→ ZIEL DER AUFGABE:
Prüfe, ob die folgenden Aussagen mit dem Text über die Golfrunde übereinstimmen. Antworte jeweils mit Ja oder Nein und zitiere die entscheidenden Worte aus dem Text wörtlich.
(a) Der Nachbar des Schwagers spielte im selben Flight wie die erzählende Person.
(b) Der Schwager schlug seinen Ball am ersten Abschlag ungefähr 130 Meter weit.
(c) Die erzählende Person wählte am ersten Abschlag den Driver.

━━━ DOKUMENTABSCHNITT

Diesmal war ich mit meinem Schwager in einem gemeinsamen Flight angemeldet. Er brachte noch einen Nachbarn mit, der auch schon seit längerem Golf spielt, jedoch nur äußerst selten und daher auch ein kompletter Anfänger war. Dieser war jedoch nicht unserem Flight zugeordnet, sondern dem nachfolgenden.
 
Das Einschlagen verlief einigermaßen katastrophal aber das war ich ja inzwischen schon gewöhnt. Ich lernte allmählich, dass ich immer einige Zeit brauche, bis ich auf Betriebstemperatur bin. Das zeigte sich auch darin, dass ich auf meinen bisherigen Runden in der zweiten Hälfte immer deutlich mehr Punkte geholt hatte als in der ersten.
 
Unserem Flight wurde noch ein dritter Spieler namens Axel zugeteilt, für den ich Zähler war. Er spielte schon etwas länger als wir und hatte auch das beste HC, wenn auch nicht überragend besser als das unsere. Auch diesmal verlief die Begrüßung sehr angenehm und es kam sofort eine lockere Atmosphäre auf. Das erste Mal durchatmen, offenbar wieder kein Stinker mit auf der Runde...
 
Axel hatte die Ehre am ersten Abschlag. Ich wurde innerlich ganz klein als er die "dicke Bertha" auspackte, den Driver. Der erste Schlag - und sein Ball hoppelte gut und gerne 30 Meter weit, davon allerdings nur 20 geradeaus, den Rest nach rechts. Mein Gefühl dabei war zwiespältig. Einerseits gönnt man dem Spielpartner grundsätzlich nur das Beste und wusste ich außerdem von meinem ersten Turnier genau, wie unangenehm, demütigend und insgesamt schlecht für das Selbstvertrauen es ist, wenn man ein Wettspiel so beginnt. Andererseits konnte ich ein gewisses Gefühl der Beruhigung nicht verleugnen, weil nun die Gefahr gebannt war, dass ich mich erneut als einziger am ersten Abschlag "blamieren" würde.
 
Als nächster war mein Schwager an der Reihe, der das Bällchen sehr solide, vielleicht 130 Meter weit und mit nur ganz leichter Abweichung nach rechts - in der Golfsprache heißt so etwas "Slize" schlug und zufrieden sein konnte. Nun war ich an der Reihe. Ich entschied mich - wenn ich mich heute noch richtig erinnere - erneut konservativ für mein Eisen 7. Zu meinem eigenen, größten Erstaunen, flog auch mein Ball vorwärts. Dazu noch schnurgerade. Er landete, nur wenige Meter kürzer als der meines Schwagers, mitten auf dem Fairway und damit in der deutlich besten Position zur Fahne von uns dreien. Ich schöpfte vorsichtig Hoffnung, die Runde könnte vielleicht doch erfolgreicher verlaufen als nach dem Durchgang vom Vortag zu erwarten gewesen wäre.

━━━━━━
━━━ AUSGELESENE EINTRÄGE

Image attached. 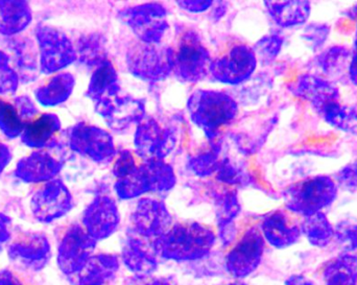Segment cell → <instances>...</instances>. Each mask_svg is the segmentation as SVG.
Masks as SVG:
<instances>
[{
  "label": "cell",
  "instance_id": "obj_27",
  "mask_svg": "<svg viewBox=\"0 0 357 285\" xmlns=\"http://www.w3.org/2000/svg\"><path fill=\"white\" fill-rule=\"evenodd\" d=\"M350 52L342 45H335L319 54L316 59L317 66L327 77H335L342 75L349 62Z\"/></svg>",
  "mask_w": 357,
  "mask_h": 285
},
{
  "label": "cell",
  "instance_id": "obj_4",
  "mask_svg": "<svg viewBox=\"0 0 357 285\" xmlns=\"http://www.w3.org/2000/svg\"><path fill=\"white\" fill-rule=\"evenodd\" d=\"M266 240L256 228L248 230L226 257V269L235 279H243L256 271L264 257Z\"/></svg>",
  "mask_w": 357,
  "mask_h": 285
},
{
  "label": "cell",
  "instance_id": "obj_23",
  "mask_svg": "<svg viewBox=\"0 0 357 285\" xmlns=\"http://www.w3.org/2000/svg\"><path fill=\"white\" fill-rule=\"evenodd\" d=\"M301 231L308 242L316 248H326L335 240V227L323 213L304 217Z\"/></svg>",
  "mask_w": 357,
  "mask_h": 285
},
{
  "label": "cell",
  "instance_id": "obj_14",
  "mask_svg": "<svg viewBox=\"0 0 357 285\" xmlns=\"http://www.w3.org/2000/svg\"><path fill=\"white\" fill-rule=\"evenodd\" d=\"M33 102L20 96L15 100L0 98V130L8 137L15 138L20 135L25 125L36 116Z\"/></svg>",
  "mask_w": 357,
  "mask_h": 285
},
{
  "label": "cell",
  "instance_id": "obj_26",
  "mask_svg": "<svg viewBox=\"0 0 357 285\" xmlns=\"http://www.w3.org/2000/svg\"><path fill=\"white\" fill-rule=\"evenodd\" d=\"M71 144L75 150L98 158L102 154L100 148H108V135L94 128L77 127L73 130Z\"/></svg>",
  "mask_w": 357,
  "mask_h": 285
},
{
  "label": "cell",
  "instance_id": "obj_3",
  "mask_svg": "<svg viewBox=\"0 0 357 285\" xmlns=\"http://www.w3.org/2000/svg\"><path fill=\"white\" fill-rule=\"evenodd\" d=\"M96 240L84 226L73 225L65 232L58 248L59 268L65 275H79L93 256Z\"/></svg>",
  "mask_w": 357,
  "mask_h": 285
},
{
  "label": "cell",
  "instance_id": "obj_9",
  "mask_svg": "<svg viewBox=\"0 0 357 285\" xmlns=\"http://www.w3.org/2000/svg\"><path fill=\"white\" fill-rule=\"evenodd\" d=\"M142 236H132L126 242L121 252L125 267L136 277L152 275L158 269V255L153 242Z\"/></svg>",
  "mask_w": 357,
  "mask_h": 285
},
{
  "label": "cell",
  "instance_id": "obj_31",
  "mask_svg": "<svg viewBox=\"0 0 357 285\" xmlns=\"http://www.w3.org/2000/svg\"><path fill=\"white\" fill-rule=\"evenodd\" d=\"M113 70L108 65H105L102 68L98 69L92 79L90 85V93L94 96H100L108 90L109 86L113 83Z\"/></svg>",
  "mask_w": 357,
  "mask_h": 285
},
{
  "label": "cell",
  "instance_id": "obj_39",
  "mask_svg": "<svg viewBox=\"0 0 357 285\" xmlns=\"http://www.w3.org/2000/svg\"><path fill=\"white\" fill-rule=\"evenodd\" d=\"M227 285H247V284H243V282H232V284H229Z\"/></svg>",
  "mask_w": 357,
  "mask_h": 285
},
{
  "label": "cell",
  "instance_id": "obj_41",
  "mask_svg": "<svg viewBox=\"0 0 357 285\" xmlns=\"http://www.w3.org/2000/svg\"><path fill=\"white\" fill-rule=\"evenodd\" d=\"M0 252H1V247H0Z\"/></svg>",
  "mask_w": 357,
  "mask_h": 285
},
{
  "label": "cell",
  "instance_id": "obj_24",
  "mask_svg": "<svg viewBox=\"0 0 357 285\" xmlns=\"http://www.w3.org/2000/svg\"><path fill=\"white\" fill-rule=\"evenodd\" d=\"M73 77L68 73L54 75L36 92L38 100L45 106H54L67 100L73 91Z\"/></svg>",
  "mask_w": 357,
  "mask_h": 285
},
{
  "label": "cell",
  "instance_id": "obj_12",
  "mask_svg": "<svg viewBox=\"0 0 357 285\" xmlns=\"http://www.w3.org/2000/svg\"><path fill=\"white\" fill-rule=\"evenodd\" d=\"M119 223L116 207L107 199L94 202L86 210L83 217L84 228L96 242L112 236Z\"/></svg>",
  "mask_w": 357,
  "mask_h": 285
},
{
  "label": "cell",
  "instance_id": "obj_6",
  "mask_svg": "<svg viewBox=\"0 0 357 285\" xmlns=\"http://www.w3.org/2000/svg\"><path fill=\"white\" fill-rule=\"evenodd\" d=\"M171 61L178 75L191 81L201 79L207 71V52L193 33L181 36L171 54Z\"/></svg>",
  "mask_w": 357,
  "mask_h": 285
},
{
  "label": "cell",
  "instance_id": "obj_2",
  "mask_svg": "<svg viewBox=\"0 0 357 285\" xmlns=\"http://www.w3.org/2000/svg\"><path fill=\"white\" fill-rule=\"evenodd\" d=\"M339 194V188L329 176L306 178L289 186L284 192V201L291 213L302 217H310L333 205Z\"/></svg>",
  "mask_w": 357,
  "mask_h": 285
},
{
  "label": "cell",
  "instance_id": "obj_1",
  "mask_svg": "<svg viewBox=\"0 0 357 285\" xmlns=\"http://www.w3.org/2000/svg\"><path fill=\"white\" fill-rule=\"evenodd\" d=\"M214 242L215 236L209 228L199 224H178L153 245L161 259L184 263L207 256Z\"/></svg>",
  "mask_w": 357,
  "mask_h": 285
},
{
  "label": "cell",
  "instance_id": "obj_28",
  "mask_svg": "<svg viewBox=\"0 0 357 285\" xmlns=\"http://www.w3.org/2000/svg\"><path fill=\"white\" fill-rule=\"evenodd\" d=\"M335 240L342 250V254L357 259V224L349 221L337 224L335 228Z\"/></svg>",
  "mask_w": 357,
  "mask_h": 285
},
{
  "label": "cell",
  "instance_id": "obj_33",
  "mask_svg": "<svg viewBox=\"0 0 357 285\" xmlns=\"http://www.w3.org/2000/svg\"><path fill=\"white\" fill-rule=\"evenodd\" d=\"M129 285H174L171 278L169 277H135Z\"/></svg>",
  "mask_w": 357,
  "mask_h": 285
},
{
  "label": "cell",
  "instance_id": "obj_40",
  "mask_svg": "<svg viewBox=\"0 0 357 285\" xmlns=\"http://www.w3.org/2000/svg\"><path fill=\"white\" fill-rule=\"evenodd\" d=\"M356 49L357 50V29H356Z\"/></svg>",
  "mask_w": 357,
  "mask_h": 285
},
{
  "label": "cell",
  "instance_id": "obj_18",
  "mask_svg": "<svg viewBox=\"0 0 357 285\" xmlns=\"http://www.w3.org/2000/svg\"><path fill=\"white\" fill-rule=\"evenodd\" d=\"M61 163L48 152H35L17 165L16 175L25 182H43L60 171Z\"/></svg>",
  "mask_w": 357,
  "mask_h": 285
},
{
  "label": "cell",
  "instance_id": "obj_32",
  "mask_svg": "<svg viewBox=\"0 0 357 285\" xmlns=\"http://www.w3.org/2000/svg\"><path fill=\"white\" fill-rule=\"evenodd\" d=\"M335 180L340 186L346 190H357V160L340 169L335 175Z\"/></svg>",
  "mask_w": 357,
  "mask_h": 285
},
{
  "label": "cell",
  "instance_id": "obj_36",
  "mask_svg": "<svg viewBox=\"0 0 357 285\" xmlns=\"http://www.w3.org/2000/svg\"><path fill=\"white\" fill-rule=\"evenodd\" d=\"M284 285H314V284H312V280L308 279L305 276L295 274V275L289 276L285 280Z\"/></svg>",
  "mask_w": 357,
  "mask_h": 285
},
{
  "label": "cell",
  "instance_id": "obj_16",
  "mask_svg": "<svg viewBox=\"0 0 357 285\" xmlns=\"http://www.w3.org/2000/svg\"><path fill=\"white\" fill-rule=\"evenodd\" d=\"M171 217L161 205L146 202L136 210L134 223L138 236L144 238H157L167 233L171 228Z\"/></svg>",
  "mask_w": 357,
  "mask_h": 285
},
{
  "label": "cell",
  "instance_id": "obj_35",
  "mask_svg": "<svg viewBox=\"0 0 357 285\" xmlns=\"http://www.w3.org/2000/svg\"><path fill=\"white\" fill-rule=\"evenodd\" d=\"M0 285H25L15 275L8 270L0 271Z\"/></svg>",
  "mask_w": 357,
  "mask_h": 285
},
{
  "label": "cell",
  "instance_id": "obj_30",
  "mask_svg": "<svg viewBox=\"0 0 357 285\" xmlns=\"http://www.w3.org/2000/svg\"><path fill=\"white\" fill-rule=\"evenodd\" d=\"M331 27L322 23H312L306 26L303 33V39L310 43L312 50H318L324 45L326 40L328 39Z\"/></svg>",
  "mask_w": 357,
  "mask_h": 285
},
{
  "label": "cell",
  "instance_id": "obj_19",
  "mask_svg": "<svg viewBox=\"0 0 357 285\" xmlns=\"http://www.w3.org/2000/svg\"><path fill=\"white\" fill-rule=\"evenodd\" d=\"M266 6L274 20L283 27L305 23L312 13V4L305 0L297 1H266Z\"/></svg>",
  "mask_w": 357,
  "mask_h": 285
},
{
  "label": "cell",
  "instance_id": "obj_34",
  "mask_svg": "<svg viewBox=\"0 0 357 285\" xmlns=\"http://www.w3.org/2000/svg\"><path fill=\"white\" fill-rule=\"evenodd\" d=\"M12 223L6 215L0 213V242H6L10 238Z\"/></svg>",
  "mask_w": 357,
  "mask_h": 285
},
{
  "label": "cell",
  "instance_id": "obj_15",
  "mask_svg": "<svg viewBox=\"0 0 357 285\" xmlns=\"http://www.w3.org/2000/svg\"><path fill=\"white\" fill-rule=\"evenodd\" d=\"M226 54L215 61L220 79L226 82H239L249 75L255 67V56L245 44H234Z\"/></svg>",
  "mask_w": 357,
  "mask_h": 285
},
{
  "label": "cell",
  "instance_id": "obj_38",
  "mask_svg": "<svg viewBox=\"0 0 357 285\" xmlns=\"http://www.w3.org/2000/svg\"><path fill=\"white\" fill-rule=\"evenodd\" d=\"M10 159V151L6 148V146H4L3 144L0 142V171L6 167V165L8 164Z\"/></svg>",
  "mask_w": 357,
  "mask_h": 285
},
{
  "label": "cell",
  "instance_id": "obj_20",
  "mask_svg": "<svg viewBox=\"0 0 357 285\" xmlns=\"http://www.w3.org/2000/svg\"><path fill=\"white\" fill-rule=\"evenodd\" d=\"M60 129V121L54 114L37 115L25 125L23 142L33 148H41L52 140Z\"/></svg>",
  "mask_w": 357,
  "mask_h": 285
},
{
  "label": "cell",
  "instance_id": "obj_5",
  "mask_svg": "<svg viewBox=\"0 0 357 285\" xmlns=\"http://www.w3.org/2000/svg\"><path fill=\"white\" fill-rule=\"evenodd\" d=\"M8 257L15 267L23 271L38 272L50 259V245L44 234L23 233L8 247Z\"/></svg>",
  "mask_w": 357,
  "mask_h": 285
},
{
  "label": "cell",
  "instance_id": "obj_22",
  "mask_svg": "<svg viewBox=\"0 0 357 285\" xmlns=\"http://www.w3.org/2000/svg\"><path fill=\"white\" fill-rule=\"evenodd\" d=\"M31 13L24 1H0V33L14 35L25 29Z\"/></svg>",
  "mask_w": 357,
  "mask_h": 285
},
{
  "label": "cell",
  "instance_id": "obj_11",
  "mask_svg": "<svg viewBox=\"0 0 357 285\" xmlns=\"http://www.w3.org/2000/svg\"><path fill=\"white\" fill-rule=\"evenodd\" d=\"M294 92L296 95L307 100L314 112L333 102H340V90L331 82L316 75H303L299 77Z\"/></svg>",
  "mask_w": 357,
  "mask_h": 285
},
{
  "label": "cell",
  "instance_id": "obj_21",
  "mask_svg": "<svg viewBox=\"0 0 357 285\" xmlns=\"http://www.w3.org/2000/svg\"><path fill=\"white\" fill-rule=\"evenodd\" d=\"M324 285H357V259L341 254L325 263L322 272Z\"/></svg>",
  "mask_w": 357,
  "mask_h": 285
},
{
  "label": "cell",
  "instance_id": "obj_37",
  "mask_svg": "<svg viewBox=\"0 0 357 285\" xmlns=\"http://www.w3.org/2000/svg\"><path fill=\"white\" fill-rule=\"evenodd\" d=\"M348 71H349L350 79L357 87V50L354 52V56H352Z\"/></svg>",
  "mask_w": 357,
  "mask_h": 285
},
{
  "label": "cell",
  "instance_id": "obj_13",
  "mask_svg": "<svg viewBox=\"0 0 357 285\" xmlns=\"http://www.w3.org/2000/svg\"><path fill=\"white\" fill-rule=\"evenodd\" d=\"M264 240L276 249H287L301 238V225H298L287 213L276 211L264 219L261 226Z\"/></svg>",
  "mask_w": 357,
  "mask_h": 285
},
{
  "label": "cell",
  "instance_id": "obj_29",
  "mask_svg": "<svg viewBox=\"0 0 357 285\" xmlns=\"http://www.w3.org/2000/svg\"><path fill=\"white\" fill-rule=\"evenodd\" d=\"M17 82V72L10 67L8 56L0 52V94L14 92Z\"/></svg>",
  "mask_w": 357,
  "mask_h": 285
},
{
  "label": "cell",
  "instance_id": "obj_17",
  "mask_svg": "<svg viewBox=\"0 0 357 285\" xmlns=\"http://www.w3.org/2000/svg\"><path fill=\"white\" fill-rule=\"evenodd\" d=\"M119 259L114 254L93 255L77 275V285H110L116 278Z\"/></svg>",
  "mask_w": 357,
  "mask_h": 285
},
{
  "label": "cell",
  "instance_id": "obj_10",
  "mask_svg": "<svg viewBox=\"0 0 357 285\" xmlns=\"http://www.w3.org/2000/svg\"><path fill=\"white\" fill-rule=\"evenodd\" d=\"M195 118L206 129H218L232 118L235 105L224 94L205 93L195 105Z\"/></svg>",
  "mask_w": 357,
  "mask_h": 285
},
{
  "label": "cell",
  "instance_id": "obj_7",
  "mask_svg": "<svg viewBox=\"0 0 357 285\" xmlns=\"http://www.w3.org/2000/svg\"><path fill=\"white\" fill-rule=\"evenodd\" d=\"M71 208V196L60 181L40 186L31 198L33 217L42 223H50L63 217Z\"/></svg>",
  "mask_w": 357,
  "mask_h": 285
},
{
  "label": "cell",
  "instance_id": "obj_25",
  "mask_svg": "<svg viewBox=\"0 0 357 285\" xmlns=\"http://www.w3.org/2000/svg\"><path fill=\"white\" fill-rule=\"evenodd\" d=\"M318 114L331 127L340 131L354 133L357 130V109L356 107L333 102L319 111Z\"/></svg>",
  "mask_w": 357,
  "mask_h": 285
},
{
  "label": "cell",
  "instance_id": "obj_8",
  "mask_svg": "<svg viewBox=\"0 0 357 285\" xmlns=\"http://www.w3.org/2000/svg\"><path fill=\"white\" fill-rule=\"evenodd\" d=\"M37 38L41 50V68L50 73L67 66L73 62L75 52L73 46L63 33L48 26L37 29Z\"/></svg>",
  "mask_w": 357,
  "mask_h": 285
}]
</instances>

━━━━━━
━━━ AUSGELESENE EINTRÄGE

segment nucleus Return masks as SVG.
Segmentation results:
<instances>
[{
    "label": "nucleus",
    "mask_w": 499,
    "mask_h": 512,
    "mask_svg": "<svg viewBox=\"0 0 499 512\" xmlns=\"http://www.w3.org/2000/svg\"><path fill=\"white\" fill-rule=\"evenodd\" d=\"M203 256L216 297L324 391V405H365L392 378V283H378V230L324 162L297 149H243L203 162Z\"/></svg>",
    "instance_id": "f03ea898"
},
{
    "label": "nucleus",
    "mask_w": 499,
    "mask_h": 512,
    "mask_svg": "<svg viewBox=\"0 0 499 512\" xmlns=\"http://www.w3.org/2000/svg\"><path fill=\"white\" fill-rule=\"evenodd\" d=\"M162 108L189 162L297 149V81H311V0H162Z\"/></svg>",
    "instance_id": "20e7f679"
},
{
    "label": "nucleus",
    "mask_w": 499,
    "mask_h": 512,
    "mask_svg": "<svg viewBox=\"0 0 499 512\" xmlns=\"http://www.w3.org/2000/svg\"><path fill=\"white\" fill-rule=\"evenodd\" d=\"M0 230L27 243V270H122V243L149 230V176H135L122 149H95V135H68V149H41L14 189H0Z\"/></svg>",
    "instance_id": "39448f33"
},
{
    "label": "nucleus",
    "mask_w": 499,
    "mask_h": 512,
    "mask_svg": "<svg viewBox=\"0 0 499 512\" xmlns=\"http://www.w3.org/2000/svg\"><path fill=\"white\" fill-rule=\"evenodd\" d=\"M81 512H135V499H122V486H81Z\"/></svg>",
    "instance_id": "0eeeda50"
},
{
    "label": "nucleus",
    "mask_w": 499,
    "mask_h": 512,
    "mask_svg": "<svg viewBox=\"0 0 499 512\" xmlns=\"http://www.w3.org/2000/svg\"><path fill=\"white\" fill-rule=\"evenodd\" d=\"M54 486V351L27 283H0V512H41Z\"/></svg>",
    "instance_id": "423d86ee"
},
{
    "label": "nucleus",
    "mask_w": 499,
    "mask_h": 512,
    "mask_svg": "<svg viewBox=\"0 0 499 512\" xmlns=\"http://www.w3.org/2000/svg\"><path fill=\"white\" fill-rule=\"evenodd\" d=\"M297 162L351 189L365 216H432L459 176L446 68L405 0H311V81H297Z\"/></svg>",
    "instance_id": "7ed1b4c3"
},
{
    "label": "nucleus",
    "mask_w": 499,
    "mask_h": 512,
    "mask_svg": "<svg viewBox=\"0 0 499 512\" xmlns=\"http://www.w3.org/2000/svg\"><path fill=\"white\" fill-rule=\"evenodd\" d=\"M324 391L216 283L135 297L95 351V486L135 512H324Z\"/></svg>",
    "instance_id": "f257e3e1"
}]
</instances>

━━━━━━

→ SCHRIFTLICHE LÖSUNG:
(a) Nein: „Dieser war jedoch nicht unserem Flight zugeordnet, sondern dem nachfolgenden.“
(b) Ja: „vielleicht 130 Meter weit“
(c) Nein: „erneut konservativ für mein Eisen 7“